▶ [VORLIEGENDER TEXT]:
Prof. Rolf-Rüdiger Radeisen
Leitsatz
Eine nicht steuerbare Geschäftsveräußerung liegt auch vor, wenn der Geschäftsbetrieb zwar auf mehrere Umsatzsteuersubjekte übertragen wird, diese aber den früheren Geschäftsbetrieb in der bisherigen Form nur gemeinsam weiterführen können und dies auch tun.
Sachverhalt
Ein seit 30 Jahren als Einzelunternehmen geführtes Bauunternehmen wurde bezüglich des Anlagevermögens in eine BGB-Gesellschaft überführt, das restliche Vermögen in eine GmbH & Co. KG. In mehreren Schritten wurden Anteile übertragen, sodass später in gleichem Verhältnis der ehemalige Einzelunternehmer und seine Söhne an den Gesellschaften beteiligt waren.
Die das Anlagevermögen haltende BGB-Gesellschaft überließ der KG das Anlagevermögen unentgeltlich, führte daneben aus der Veräußerung von Anlagevermögen entgeltliche Umsätze aus.

▶ [ÜBUNGSAUFGABEN]:
a - Schreiben Sie aus dem Text zur Geschäftsveräußerung den Abschnitt genau ab, der mit den Worten „Prof. Rolf-Rüdiger Radeisen“ beginnt und mit „entgeltliche Umsätze aus.“ endet.
b - Prüfen Sie, ob diese Aussagen mit dem Text zur Geschäftsveräußerung übereinstimmen: (i) Das Bauunternehmen war 30 Jahre lang als Einzelunternehmen geführt worden. (ii) Die BGB-Gesellschaft überließ der KG das Anlagevermögen gegen Entgelt. (iii) Das restliche Vermögen wurde in eine GmbH & Co. KG überführt. Antworten Sie jeweils mit Ja oder Nein und zitieren Sie die entscheidenden Worte des Textes wörtlich.
Die Datensätze sind vom Text unabhängiges Material.

▶ [DATEN]:
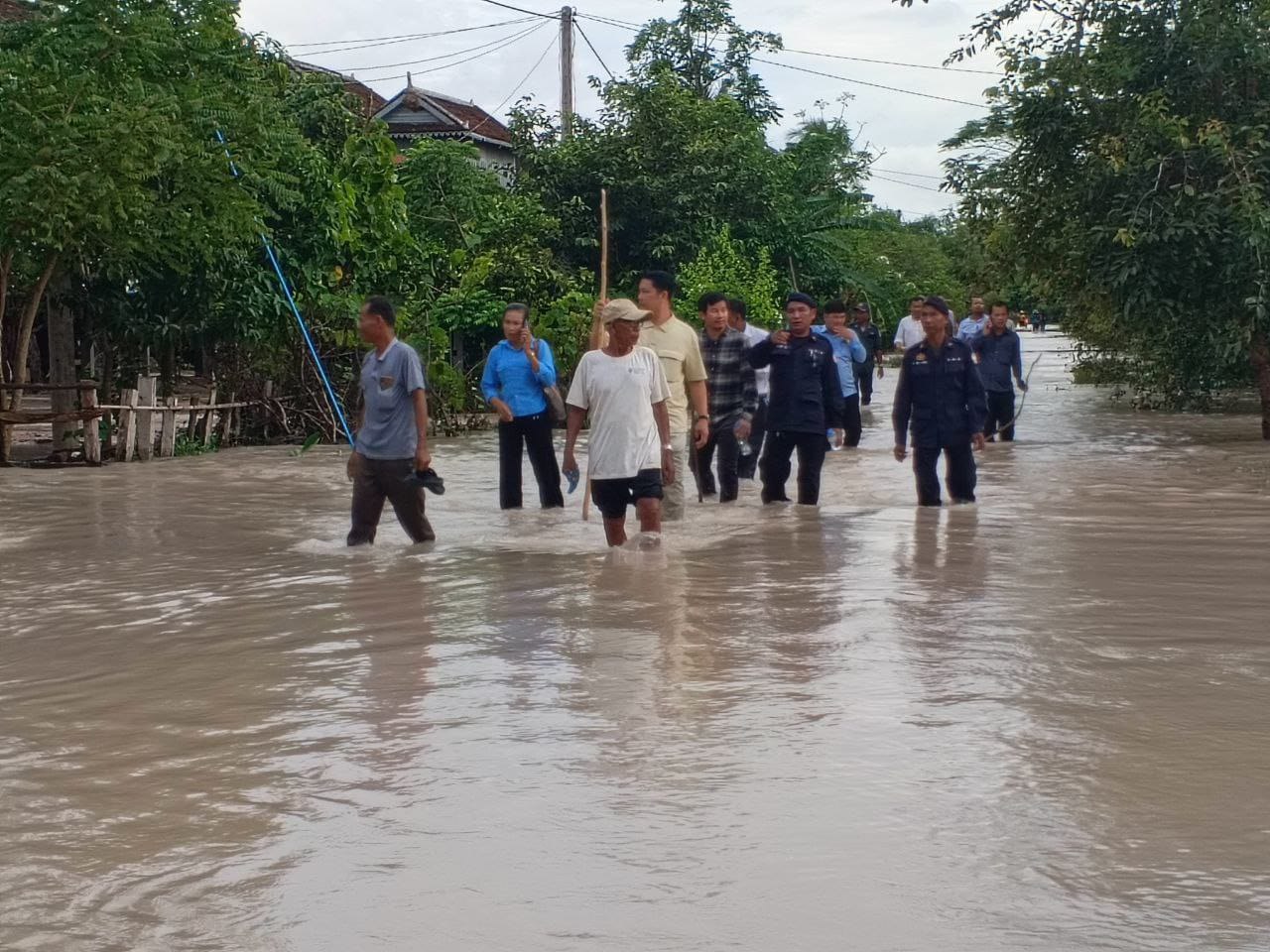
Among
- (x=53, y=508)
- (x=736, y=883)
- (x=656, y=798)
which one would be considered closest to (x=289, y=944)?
(x=736, y=883)

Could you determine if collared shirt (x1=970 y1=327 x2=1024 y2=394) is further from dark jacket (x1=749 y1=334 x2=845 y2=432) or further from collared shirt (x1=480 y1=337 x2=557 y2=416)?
collared shirt (x1=480 y1=337 x2=557 y2=416)

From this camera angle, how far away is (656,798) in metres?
5.52

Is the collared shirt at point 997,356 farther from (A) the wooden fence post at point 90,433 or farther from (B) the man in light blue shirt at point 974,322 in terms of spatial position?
(A) the wooden fence post at point 90,433

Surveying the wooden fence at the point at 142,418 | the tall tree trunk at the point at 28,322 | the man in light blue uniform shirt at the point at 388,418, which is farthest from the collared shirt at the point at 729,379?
the tall tree trunk at the point at 28,322

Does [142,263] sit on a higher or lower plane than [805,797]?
higher

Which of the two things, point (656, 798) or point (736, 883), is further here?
point (656, 798)

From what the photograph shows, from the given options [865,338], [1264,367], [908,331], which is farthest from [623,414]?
[865,338]

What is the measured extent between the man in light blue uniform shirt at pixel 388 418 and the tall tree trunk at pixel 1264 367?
12.3 m

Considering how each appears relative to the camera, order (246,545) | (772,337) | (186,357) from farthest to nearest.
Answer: (186,357) < (772,337) < (246,545)

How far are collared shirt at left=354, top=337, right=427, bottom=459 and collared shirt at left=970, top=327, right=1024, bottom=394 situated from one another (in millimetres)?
9851

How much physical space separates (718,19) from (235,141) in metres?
25.9

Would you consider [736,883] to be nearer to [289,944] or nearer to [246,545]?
[289,944]

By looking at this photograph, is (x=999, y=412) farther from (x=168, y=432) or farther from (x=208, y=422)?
(x=168, y=432)

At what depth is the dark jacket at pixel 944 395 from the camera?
1302cm
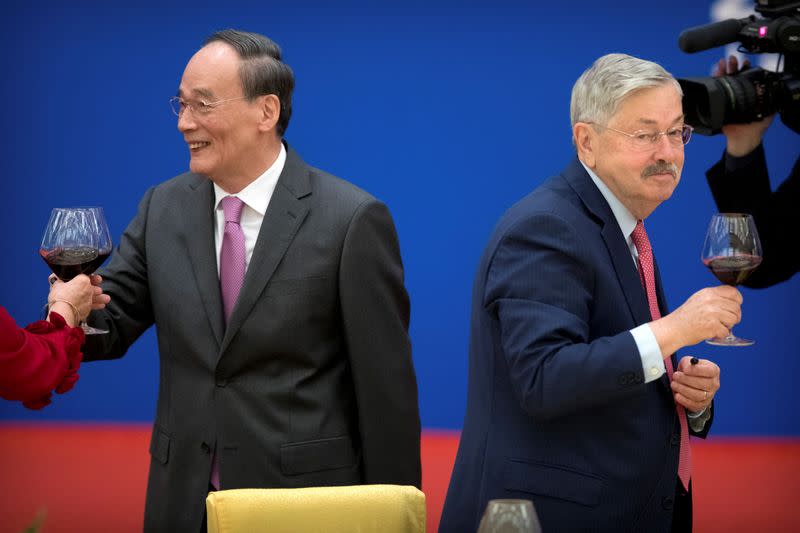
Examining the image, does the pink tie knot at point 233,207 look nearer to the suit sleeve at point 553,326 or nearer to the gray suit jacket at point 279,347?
the gray suit jacket at point 279,347

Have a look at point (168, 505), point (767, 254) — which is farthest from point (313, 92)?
point (168, 505)

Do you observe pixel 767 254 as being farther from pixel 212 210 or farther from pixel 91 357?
pixel 91 357

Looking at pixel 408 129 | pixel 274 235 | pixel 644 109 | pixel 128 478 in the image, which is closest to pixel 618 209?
pixel 644 109

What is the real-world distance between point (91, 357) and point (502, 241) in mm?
1031

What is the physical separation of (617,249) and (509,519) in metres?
0.87

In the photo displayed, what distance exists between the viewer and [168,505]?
271 centimetres

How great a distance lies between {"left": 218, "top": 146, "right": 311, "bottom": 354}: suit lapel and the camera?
2684mm

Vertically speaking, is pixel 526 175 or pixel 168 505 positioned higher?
pixel 526 175

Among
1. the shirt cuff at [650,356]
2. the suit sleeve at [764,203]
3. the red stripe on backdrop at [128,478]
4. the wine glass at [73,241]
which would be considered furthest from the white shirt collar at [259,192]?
the red stripe on backdrop at [128,478]

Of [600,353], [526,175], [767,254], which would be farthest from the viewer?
[526,175]

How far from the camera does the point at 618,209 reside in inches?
95.4

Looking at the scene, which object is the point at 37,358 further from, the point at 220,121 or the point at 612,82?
the point at 612,82

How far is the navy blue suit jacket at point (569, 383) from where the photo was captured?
7.20 ft

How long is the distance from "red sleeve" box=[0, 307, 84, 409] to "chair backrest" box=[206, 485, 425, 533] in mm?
407
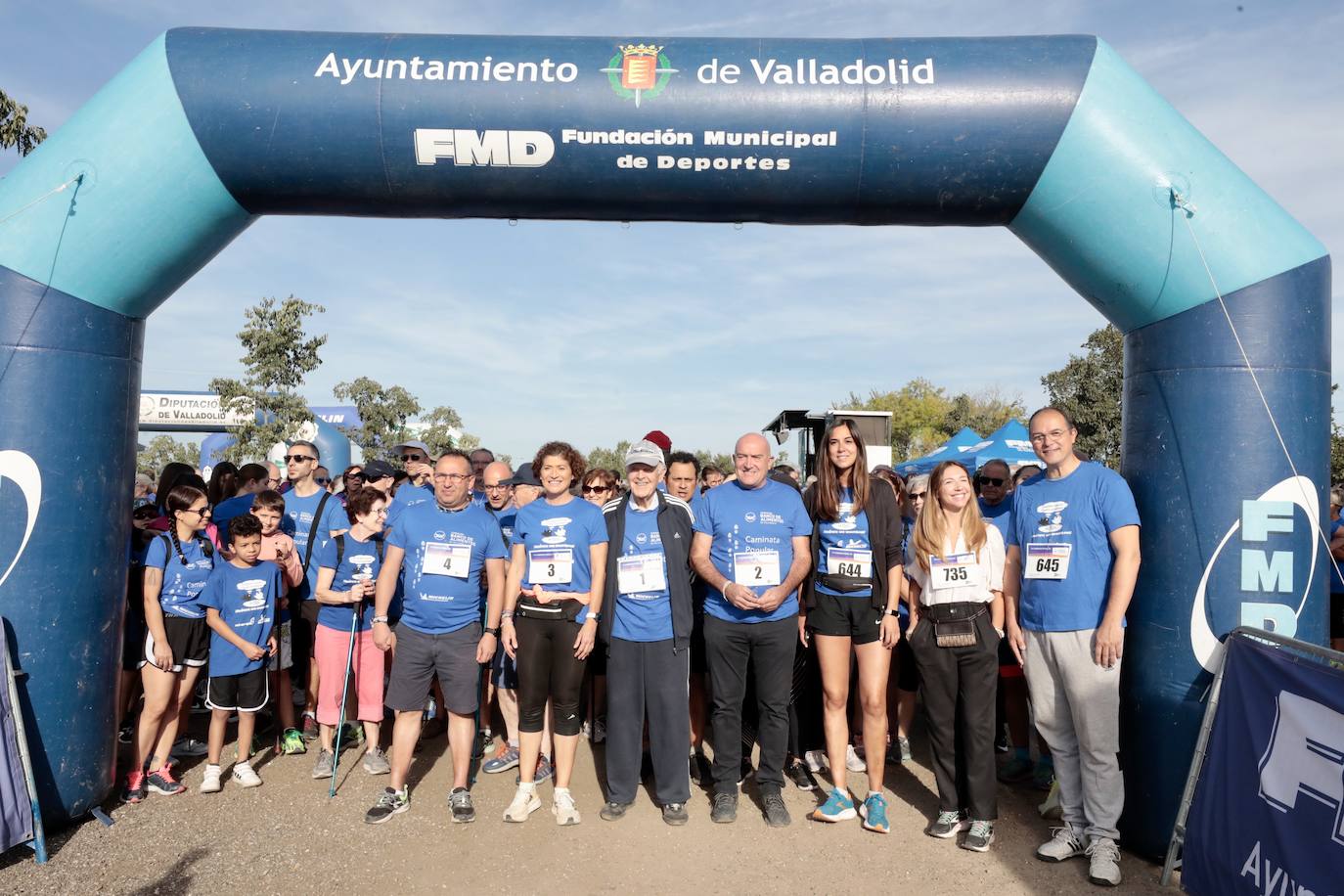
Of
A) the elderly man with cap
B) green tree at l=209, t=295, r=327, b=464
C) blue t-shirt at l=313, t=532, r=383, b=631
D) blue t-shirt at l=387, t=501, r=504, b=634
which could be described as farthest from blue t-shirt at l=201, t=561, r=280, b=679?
green tree at l=209, t=295, r=327, b=464

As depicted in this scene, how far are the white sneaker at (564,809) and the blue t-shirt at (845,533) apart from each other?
1738 millimetres

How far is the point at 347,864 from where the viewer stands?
3.90m

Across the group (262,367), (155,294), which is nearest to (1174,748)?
(155,294)

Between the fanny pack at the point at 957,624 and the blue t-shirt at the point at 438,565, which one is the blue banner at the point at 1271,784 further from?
the blue t-shirt at the point at 438,565

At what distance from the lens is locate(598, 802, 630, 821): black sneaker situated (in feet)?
14.5

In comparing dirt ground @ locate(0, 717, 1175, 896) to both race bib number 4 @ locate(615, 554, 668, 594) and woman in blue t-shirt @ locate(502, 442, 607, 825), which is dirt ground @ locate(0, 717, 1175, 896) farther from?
race bib number 4 @ locate(615, 554, 668, 594)

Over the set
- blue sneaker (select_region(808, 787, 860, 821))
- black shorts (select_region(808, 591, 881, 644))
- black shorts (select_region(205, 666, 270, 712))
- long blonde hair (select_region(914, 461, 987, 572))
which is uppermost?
long blonde hair (select_region(914, 461, 987, 572))

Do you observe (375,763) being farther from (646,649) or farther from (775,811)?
(775,811)

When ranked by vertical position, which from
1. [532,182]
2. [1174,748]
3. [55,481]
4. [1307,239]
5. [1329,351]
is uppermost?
[532,182]

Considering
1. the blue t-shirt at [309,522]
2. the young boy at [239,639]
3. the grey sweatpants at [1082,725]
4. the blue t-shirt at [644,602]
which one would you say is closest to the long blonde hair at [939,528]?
the grey sweatpants at [1082,725]

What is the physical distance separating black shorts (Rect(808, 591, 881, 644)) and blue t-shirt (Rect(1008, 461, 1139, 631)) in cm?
78

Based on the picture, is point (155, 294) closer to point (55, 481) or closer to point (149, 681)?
point (55, 481)

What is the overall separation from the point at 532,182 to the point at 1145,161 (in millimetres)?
3009

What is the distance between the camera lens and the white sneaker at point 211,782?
4.66m
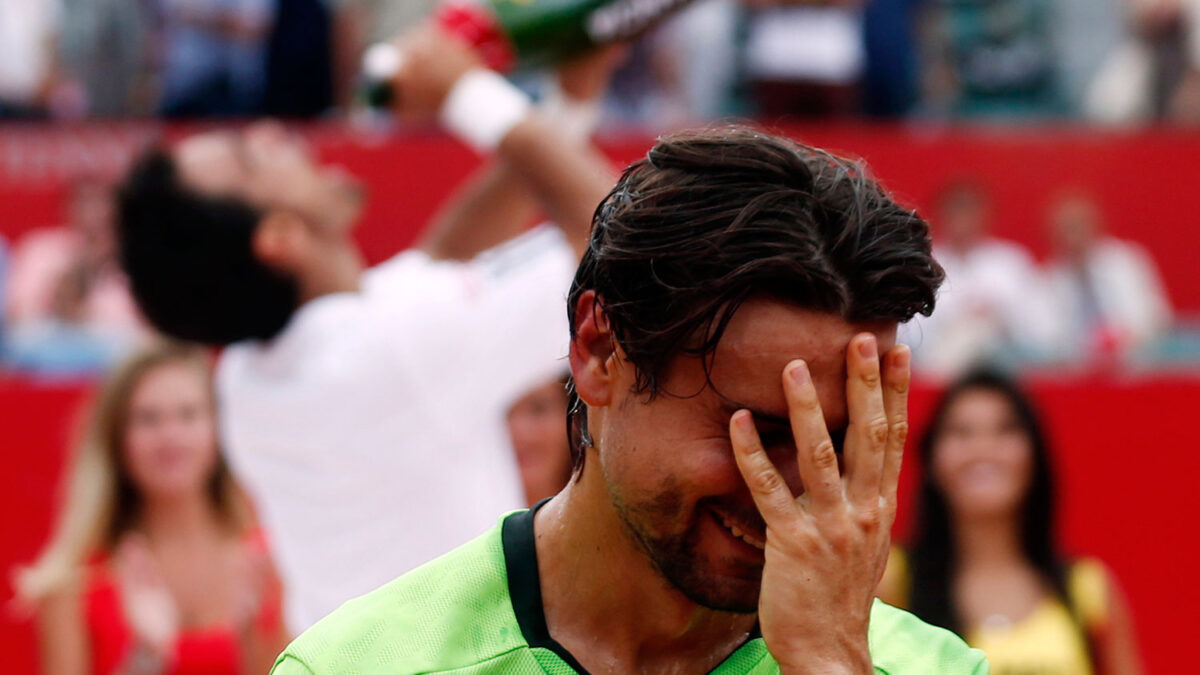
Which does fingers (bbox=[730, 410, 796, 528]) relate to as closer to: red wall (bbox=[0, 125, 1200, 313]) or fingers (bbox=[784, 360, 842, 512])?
fingers (bbox=[784, 360, 842, 512])

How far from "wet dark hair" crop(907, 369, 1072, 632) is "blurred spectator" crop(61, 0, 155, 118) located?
4.67 meters

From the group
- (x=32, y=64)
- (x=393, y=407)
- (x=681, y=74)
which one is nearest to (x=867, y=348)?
(x=393, y=407)

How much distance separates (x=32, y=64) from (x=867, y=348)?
7506 millimetres

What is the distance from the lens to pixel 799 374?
1655 mm

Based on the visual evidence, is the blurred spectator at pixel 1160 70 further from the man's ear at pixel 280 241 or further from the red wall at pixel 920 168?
the man's ear at pixel 280 241

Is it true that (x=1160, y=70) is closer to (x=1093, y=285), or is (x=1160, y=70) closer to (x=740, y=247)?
(x=1093, y=285)

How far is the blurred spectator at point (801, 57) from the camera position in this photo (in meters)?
8.09

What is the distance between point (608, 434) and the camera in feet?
6.03

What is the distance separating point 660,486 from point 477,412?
166cm

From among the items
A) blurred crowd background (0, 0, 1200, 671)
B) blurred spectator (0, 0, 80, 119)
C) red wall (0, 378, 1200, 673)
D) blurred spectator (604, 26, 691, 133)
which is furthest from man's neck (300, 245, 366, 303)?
blurred spectator (0, 0, 80, 119)

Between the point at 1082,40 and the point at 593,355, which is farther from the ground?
the point at 593,355

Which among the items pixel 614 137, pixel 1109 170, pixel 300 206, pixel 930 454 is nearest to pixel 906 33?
pixel 1109 170

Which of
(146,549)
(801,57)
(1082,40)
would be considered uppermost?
(801,57)

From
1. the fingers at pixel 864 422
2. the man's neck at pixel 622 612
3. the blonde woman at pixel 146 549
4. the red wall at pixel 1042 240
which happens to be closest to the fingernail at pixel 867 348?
the fingers at pixel 864 422
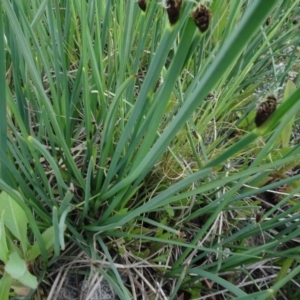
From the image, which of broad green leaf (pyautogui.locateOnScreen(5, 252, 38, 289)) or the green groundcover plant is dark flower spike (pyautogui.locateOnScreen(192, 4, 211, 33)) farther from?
broad green leaf (pyautogui.locateOnScreen(5, 252, 38, 289))

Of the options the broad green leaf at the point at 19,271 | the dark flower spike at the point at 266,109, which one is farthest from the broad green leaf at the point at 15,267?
the dark flower spike at the point at 266,109

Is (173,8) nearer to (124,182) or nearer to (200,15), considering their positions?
(200,15)

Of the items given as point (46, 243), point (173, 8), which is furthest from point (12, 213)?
point (173, 8)

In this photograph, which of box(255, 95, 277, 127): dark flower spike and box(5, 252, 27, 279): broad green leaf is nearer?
box(255, 95, 277, 127): dark flower spike

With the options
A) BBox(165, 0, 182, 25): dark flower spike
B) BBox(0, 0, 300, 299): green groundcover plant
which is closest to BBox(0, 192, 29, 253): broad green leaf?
BBox(0, 0, 300, 299): green groundcover plant

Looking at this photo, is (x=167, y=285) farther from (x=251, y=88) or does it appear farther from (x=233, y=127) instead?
(x=251, y=88)

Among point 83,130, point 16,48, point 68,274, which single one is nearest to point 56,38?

▶ [LÖSUNGEN]:
a -
Prof. Rolf-Rüdiger Radeisen
Leitsatz
Eine nicht steuerbare Geschäftsveräußerung liegt auch vor, wenn der Geschäftsbetrieb zwar auf mehrere Umsatzsteuersubjekte übertragen wird, diese aber den früheren Geschäftsbetrieb in der bisherigen Form nur gemeinsam weiterführen können und dies auch tun.
Sachverhalt
Ein seit 30 Jahren als Einzelunternehmen geführtes Bauunternehmen wurde bezüglich des Anlagevermögens in eine BGB-Gesellschaft überführt, das restliche Vermögen in eine GmbH & Co. KG. In mehreren Schritten wurden Anteile übertragen, sodass später in gleichem Verhältnis der ehemalige Einzelunternehmer und seine Söhne an den Gesellschaften beteiligt waren.
Die das Anlagevermögen haltende BGB-Gesellschaft überließ der KG das Anlagevermögen unentgeltlich, führte daneben aus der Veräußerung von Anlagevermögen entgeltliche Umsätze aus.

b -
(i) Ja: „Ein seit 30 Jahren als Einzelunternehmen geführtes Bauunternehmen“
(ii) Nein: „überließ der KG das Anlagevermögen unentgeltlich“
(iii) Ja: „das restliche Vermögen in eine GmbH & Co. KG“